> _What to work on_
(a) According to the SimCity post, why did the writer set the value of some materials to 0?
(b) Copy the SimCity post from "I started playing" up to and including "can be sold.".
___ Provided text
I started playing the Simcity (the Android version). It’s fun!

One can manufacture various materials and combine them to more refined products, which are possible to sell on something called the “trade depot”. For instance, one can make metal, then turn that metal into nails, combine it with wood to make a hammer. That hammer can be used to make a chair, which can be sold.

The production capacity is limited, and different materials take various amount of time to finish.

After a while, I started think which combination of materials and production which would maximize the profit. It turns out that this can be formulated as a linear programming problem. The difficulty is how to find the coefficients and formulation of the problem.

I started with writing a list of which materials/items exist, how long time they take to make, which materials they are constructed from and the market value. I am at level 19 and do not have all possible factories/shops. My basic factory has total 22 parallel slots. Some of the materials are difficult to sell, so I set their value to 0.
______
___ Records supplied
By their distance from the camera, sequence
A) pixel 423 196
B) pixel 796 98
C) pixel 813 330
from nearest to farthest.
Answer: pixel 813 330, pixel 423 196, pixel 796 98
______
> _Full solutions_
(a) The writer set their value to 0 because some of the materials are difficult to sell.

(b)
I started playing the Simcity (the Android version). It’s fun!

One can manufacture various materials and combine them to more refined products, which are possible to sell on something called the “trade depot”. For instance, one can make metal, then turn that metal into nails, combine it with wood to make a hammer. That hammer can be used to make a chair, which can be sold.